What the task requires:
Working from the records below, return word for word the line that contains "Omslagafbeelding: Reoccupy Earth" and each line after it, ending with the last. Skip all pictures.

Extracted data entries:
◇ ◇ ◇ ◇ ◇ ◇ ◇

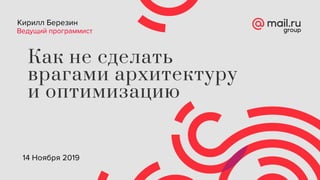 Кирилл Березин
Ведущий программист
Как не сделать
врагами архитектуру
и оптимизацию
14 Ноября 2019
 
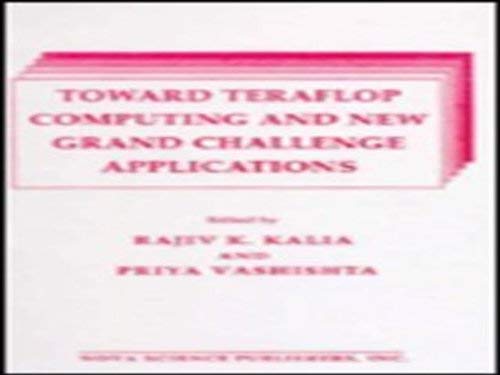 Stock image for Toward Teraflop Computing and New Grand Challenge Applications: February 10-12, 1994 Louisiana State University Proceedings of the Mardi Gras '94 Conference for sale by Doss-Haus Books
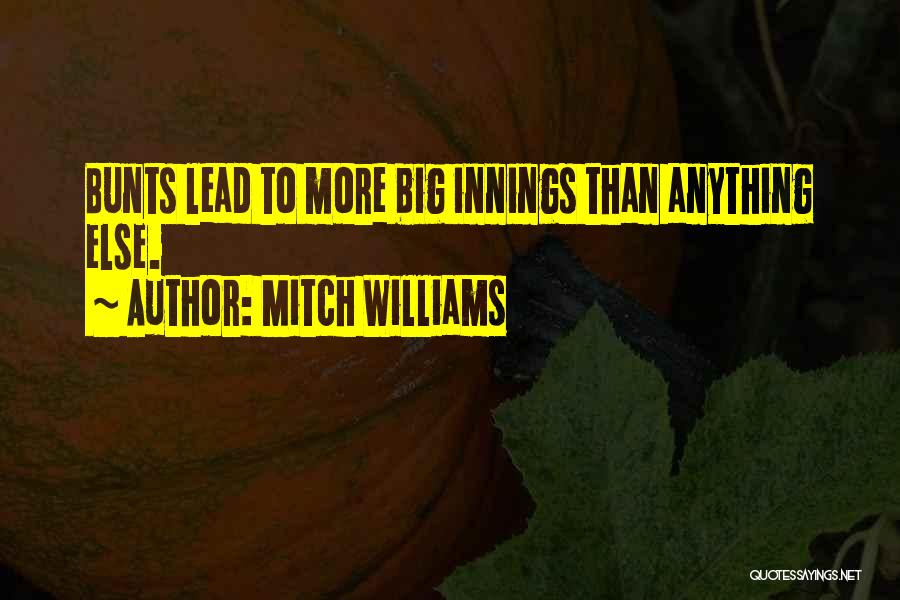 Mitch Williams Quotes 729186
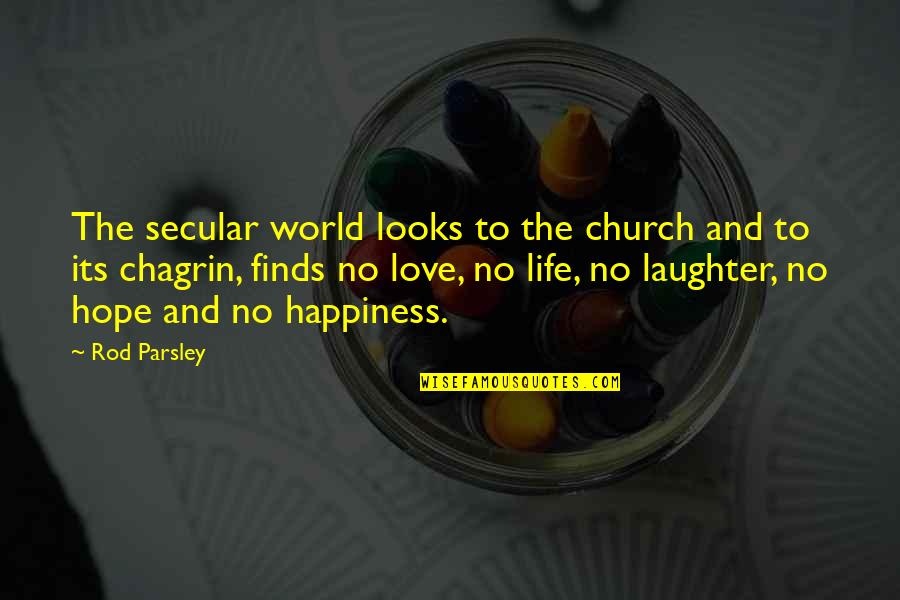 Chagrin Quotes By Rod Parsley: The secular world looks to the church and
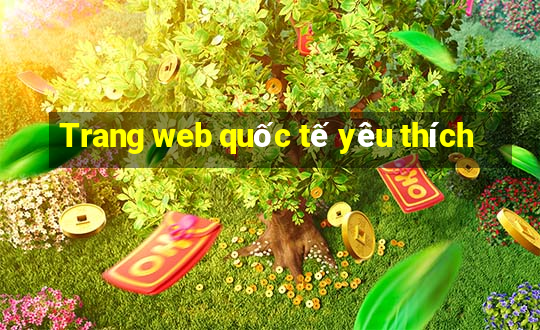 Trang web quốc tế yêu thích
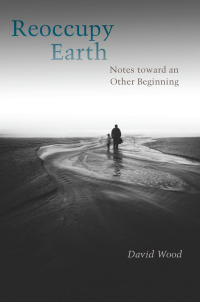 Omslagafbeelding: Reoccupy Earth 1st edition 9780823283545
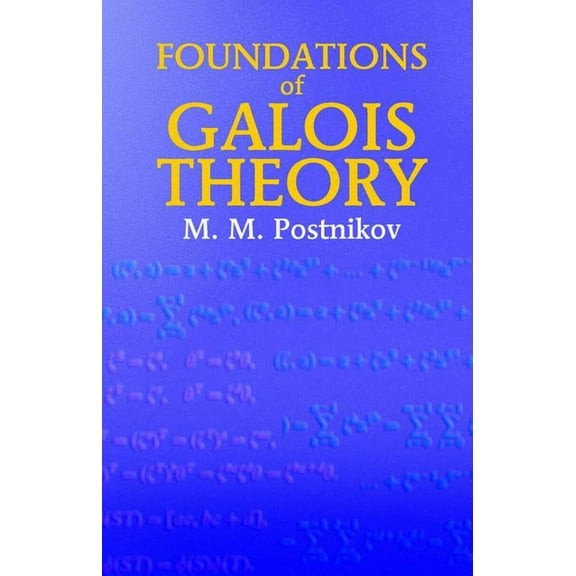 Dover Books on Mathematics: Foundations of Galois Theory (Paperback)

◇ ◇ ◇ ◇ ◇ ◇ ◇

Final answer:
 Omslagafbeelding: Reoccupy Earth 1st edition 9780823283545
 Dover Books on Mathematics: Foundations of Galois Theory (Paperback)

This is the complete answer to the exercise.